4. Clear Governance and Escalation: Finally, the framework must define how risks are handled and communicated. This ensures accountability and timely intervention.

  • Team Level: Handles low-level technical risks and operational alerts, and is usually mitigated with good coding and ops practices.

  • Department Level: Reviews systemic risks and the effectiveness of controls.

  • Executive Level: Informed of high-impact residual risks that could affect business strategy or performance, as well as what controls are needed to address them. Since they are the ones approving budgets, any costly control will need to be presented and justified.

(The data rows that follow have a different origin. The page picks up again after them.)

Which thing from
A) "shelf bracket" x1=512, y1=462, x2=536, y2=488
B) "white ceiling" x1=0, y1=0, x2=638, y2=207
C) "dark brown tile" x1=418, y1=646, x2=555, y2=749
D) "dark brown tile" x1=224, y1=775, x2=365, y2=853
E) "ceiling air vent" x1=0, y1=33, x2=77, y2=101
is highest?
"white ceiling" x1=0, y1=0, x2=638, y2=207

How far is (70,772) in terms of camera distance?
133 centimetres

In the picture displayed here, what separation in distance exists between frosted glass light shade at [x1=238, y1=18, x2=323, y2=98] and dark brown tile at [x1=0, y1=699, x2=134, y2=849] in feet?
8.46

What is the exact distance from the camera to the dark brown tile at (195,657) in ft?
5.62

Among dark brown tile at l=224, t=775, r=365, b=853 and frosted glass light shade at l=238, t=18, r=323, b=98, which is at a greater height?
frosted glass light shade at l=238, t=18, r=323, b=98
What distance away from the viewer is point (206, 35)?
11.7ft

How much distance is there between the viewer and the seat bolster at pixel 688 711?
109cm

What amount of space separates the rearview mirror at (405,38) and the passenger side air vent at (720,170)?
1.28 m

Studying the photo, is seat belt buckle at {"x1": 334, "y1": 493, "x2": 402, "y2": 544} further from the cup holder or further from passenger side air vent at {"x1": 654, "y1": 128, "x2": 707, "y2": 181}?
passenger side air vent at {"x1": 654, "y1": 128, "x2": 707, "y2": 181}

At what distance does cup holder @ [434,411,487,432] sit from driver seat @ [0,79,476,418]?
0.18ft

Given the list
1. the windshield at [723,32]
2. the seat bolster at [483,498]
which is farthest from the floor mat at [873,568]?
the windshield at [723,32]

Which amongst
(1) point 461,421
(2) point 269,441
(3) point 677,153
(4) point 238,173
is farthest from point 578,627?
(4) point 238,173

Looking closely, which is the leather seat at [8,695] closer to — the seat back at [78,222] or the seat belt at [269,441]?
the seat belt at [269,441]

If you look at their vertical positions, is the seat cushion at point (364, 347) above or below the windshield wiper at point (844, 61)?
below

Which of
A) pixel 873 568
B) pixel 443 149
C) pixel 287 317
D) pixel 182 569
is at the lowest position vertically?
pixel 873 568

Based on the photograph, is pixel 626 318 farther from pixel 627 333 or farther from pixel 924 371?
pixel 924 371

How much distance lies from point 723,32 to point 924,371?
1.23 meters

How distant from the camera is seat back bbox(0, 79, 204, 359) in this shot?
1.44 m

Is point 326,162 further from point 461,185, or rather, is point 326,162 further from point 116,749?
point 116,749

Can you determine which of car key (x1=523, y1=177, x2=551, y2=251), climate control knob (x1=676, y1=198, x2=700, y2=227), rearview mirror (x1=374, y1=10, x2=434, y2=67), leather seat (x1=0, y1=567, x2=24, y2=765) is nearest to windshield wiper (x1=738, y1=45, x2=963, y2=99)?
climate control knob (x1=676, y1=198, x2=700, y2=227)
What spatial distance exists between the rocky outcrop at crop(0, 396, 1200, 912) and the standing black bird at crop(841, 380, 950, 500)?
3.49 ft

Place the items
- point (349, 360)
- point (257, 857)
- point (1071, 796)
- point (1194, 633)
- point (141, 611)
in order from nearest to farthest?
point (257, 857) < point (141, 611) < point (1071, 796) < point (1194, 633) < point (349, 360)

  • Board Level: Receives reports on critical risks that pose a threat to the organisation's reputation, financial stability, or legal standing.

Making It Your Own: Adapting the Framework to Your Environment

A framework is only useful if it's used. Its implementation must match the culture and agility of the organisation. Regardless of your organisation’s size, a risk framework for LLM usage is essential. Here’s a quick guide on how you could tailor these ideas to fit your size and speed (with a promise of a more in-depth blogpost to come on this very topic):

  • For Start-ups (prioritising speed): Focus on a "minimum viable" implementation. Concentrate on the most severe technical and security risks. Use a lightweight system for documenting controls (a shared document or wiki is fine). The goal is to move fast but equip yourself with a risk-adverse mindset for when you scale.

  • For Scale-ups (prioritising growth & compliance): Begin to formalise the process. Broaden the scope to include people and infrastructure risks more thoroughly as the team grows. Start documenting controls with an eye toward future audits (e.g., SOC 2, ISO 27001). This is about building a scalable foundation for trust, building risk resilience for your corporate future.

  • For Corporations (prioritising stringent compliance): Implement the full framework with meticulous detail. Integrate it with existing GRC (Governance, Risk, and Compliance) platforms. Demand detailed documentation, clear audit trails, and formal, scheduled reporting to executive and board levels. Here, the framework is a core component of enterprise-wide risk management and regulatory adherence, and can be the decisive factor between innovation and disaster.

Conclusion

LLMs hold the key to the next wave of innovation, but as we all agree at the Centre for GenAI Ops, they must be deployed and operated with wisdom and foresight. By moving beyond traditional models and embracing a framework that is tailored, multi-dimensional, quantifiable, and adaptive, organisations can unlock the immense potential of these titans—safely and responsibly.